EXERCISE REQUIREMENTS: Starting at the first entry below, repeat all the data word for word and drop the pictures.

SOURCE MATERIAL:
=-=-=
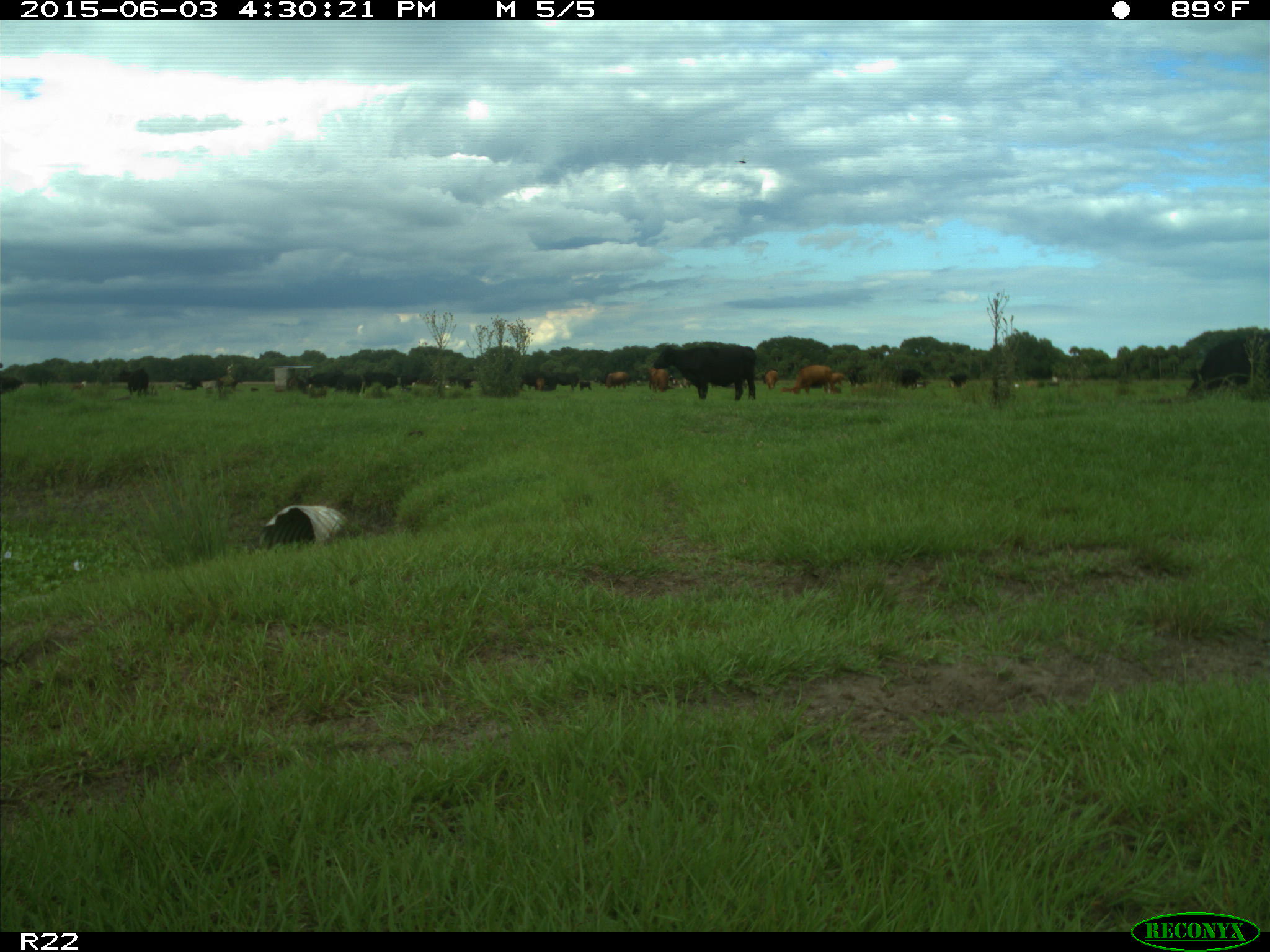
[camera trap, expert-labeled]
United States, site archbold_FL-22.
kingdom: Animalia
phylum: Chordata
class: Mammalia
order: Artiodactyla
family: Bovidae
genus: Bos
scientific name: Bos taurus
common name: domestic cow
=-=-=
TASK OUTPUT:
[camera trap, expert-labeled]
United States, site archbold_FL-22.
kingdom: Animalia
phylum: Chordata
class: Mammalia
order: Artiodactyla
family: Bovidae
genus: Bos
scientific name: Bos taurus
common name: domestic cow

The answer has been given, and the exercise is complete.